The other day I was speaking with a group of employees about their culture. One of them was very vocal about how awful the situation was. “Administration never listens.” “Administration doesn’t take action.” “Administration is blind to us little people.” When asked to give examples so I could understand better, her answers were vague at best. Trying to drill down further, I asked what she would need to see in order to believe that administration was taking action. She didn’t have a concrete answer for that either.
I’m very perceptive and can read body language well. Looking around the room I saw two people listening with arms crossed, angry expressions and occasional nods. These two clearly agreed with her. Yet when I asked them for specific suggestions, they didn’t have any concrete answers either. I got the impression that this swirl of verbal venom was commonplace among them.

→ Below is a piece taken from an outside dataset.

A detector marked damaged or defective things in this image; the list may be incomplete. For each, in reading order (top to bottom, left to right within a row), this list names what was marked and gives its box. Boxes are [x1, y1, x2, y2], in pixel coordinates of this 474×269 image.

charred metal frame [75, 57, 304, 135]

At the same time, there were at least eight others giving small head shakes, looking at me and averting their eyes whenever that particular employee looked at them. They clearly did not agree and were too afraid to challenge the speaker.
Had we been talking privately, I would have kept drilling that individual for specifics, and when coming up empty for the umpteenth time, moved to some personal reflection. The figurative “mirror” exercise.
Any time a story is repeated, it grows legs, especially when told by a boisterous individual who will challenge anyone who disagrees. Instead of focusing on the negative legends, hold up a mirror. You may actually BE the problem.